Differential diagnosis must exclude oral candidiasis, lichen planus, xerostomia, trigeminal neuralgia, and other local/systemic pathology. Use careful history, clinical exam, and appropriate laboratory testing.
Management emphasizes cognitive-behavioral therapy, psychological support, and pharmacologic treatments. Tricyclic antidepressants (amitriptyline) and gabapentin show highest efficacy. They show 60-70% and 50-60% significant improvement rates respectively. SSRIs, benzodiazepines (short-term), and alpha-lipoic acid provide other option options for partial responders or patients with medicine contraindications.

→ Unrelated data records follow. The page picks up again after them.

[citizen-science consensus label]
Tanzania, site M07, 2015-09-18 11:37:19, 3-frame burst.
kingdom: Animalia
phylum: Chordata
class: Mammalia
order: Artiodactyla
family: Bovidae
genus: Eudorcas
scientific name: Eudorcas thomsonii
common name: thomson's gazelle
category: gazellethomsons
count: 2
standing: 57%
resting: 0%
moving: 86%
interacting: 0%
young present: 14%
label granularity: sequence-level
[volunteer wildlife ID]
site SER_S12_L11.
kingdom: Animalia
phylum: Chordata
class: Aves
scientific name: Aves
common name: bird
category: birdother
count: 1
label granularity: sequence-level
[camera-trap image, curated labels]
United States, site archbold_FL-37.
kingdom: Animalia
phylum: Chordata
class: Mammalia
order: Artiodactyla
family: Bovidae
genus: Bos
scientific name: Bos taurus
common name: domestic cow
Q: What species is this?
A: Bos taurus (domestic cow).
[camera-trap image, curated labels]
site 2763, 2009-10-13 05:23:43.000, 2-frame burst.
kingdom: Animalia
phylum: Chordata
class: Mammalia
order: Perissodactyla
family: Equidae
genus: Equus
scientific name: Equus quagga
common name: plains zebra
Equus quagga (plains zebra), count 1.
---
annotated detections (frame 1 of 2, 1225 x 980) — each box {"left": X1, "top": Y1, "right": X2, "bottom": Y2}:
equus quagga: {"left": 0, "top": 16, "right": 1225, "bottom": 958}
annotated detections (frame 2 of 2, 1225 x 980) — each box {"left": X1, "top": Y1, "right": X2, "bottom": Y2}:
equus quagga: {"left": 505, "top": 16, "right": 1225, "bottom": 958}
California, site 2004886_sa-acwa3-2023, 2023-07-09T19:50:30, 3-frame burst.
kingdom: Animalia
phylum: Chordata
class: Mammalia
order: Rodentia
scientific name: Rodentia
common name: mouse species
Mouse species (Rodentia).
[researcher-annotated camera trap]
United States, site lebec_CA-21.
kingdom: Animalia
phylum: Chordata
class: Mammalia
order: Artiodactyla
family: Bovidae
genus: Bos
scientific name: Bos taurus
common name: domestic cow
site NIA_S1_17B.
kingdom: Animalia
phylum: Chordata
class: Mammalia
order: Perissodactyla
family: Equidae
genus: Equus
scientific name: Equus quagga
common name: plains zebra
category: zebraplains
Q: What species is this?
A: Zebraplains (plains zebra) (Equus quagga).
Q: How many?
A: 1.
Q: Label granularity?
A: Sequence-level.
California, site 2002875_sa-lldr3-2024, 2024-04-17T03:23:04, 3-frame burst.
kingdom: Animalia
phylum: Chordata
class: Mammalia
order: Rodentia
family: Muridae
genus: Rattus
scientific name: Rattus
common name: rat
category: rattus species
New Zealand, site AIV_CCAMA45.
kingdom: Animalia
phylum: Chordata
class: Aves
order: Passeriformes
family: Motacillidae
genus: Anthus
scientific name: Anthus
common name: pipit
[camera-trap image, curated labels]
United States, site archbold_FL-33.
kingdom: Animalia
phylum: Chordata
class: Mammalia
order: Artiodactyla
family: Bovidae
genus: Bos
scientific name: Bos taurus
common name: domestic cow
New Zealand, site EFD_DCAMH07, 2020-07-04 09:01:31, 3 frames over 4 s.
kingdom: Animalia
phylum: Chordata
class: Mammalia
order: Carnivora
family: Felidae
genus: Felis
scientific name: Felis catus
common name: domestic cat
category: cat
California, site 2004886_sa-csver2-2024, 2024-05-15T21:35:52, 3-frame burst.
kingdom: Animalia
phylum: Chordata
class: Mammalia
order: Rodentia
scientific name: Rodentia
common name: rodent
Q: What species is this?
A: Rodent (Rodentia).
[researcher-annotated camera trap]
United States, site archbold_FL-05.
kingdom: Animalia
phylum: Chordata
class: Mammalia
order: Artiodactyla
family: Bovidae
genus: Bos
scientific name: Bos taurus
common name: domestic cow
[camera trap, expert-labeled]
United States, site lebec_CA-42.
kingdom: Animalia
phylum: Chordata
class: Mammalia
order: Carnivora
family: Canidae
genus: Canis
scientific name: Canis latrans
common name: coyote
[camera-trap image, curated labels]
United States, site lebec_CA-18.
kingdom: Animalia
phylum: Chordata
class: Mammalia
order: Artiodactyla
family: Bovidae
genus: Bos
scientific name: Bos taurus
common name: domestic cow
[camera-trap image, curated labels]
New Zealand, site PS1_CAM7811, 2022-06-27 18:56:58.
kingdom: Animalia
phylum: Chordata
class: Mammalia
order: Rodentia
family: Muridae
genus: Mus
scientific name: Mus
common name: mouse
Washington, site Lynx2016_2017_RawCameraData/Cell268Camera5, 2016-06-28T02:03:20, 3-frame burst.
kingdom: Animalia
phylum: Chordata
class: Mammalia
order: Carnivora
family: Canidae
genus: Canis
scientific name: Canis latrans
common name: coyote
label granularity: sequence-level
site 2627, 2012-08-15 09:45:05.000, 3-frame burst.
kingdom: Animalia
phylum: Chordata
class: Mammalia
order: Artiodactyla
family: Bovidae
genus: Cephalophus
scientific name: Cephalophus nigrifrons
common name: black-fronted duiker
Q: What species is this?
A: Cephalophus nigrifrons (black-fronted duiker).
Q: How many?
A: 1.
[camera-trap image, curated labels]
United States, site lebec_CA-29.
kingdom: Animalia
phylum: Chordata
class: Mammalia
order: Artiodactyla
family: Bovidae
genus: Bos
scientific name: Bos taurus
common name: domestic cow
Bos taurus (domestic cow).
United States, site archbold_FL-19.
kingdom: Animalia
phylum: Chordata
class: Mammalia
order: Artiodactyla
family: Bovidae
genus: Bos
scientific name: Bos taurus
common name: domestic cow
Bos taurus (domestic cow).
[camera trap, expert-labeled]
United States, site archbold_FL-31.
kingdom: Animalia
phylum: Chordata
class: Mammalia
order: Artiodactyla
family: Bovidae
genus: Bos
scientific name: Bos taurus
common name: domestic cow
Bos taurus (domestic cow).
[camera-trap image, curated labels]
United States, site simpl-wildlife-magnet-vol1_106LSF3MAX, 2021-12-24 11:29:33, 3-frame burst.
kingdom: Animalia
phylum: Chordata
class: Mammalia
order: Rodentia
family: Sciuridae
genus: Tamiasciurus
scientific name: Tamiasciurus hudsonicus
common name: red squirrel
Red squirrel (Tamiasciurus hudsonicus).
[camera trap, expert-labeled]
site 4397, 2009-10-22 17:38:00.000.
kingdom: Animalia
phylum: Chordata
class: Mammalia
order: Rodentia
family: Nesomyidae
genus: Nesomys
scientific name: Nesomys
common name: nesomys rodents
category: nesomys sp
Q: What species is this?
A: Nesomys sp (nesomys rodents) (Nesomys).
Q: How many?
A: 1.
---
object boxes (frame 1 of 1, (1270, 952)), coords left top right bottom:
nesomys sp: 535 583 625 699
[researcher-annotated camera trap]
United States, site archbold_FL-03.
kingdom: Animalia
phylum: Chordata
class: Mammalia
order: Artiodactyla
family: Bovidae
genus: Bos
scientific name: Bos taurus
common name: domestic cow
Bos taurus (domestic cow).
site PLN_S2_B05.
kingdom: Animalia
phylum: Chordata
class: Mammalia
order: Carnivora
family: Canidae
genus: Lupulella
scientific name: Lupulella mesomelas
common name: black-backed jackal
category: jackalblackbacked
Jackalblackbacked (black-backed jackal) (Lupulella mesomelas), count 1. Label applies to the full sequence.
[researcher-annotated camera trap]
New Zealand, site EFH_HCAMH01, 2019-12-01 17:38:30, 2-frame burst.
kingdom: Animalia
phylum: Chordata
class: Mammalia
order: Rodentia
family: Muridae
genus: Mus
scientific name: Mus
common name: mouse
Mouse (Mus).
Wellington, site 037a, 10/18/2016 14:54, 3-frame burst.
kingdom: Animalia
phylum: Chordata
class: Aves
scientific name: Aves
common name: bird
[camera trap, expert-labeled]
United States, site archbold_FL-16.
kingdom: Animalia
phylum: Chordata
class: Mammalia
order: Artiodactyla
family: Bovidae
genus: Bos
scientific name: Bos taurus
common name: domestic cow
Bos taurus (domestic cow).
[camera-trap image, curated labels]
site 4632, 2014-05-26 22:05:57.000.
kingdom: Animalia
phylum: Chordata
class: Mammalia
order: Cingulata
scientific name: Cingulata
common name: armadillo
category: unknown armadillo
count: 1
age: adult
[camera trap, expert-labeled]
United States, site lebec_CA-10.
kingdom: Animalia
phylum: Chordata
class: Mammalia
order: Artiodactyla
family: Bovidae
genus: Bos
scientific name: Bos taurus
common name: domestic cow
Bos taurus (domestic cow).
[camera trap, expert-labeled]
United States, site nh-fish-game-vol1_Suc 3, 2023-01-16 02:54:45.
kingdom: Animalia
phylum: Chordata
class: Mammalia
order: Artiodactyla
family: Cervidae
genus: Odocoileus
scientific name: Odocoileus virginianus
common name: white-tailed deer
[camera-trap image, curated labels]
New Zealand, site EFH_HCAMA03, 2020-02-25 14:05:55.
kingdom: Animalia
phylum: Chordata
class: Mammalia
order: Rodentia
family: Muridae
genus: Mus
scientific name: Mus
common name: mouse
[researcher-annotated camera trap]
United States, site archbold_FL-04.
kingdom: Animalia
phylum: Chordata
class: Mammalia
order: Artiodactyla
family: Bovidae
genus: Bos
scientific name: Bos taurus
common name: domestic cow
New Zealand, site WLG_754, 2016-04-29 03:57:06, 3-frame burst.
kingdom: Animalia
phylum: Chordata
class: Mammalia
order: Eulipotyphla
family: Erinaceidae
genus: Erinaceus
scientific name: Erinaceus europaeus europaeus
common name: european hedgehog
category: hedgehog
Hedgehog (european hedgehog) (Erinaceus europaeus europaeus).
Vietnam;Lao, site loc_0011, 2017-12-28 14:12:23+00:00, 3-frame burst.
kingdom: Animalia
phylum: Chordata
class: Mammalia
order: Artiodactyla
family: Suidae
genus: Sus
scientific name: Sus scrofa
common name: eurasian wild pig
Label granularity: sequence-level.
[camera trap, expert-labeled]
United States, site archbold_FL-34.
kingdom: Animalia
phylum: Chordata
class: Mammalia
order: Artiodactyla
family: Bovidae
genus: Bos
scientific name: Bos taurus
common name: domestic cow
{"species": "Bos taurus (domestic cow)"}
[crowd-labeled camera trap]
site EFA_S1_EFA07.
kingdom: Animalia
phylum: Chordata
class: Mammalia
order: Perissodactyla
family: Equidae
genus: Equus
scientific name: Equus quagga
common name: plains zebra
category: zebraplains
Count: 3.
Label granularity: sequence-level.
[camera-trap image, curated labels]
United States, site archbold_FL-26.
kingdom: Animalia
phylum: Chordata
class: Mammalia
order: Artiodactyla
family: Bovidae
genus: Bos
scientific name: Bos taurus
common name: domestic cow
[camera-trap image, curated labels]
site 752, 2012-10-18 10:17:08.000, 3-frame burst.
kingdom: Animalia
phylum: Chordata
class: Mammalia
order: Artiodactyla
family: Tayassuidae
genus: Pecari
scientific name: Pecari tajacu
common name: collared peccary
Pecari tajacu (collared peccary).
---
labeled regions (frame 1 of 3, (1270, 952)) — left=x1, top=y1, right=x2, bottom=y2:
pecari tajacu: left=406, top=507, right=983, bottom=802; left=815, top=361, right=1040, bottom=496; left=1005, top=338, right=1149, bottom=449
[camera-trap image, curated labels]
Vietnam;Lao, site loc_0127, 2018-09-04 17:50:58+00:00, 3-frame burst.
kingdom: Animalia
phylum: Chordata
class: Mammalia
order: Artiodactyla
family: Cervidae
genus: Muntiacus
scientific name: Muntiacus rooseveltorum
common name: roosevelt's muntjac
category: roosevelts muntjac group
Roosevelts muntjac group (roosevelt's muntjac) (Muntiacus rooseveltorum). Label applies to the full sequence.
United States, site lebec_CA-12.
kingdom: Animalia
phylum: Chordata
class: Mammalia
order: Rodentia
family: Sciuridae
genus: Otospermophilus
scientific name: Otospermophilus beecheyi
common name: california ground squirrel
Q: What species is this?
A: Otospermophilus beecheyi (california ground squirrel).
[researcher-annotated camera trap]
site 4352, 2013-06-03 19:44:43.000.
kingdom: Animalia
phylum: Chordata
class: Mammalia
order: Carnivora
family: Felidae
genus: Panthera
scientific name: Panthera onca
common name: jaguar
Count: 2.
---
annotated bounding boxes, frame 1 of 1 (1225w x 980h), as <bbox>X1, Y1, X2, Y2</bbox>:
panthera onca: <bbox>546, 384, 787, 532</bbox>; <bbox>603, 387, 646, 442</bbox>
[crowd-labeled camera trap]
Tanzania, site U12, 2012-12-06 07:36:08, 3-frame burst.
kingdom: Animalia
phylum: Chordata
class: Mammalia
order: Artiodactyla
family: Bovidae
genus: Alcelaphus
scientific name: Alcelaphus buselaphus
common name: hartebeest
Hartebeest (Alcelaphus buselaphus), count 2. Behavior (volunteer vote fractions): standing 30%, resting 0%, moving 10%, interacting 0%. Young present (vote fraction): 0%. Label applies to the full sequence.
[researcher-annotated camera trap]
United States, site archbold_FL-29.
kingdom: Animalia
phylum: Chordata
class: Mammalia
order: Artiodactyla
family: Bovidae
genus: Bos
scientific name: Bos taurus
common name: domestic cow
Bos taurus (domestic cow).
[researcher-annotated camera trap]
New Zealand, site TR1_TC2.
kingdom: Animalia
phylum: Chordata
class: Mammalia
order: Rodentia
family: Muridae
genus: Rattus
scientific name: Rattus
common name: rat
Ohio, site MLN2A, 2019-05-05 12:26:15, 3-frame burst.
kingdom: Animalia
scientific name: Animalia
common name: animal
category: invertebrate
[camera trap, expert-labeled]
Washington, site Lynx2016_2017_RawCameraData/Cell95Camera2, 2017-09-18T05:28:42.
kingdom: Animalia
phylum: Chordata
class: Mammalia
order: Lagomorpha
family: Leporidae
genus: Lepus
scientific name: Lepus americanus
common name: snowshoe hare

Orofacial pain specialist referral should be considered when standard treatments prove ineffective or diagnostic uncertainty persists. Long-term sustained medicine therapy is typically required to maintain symptom control. Most patients require indefinite treatment to prevent recurrence.
Every patient's situation is unique—always consult your dentist before making treatment decisions.Related reading: Tooth Restoration Comparison and Your Guide to Dental Procedure Planning.
Conclusion
Learn more: Oral pain management, Menopause and oral health, or Finding pain specialists.
> Key Takeaway: Burning mouth syndrome is a chronic neuropathic pain condition affecting 0.7-4.6% of people (especially postmenopausal women), looks normal on examination, and responds best to medication combined with cognitive-behavioral therapy.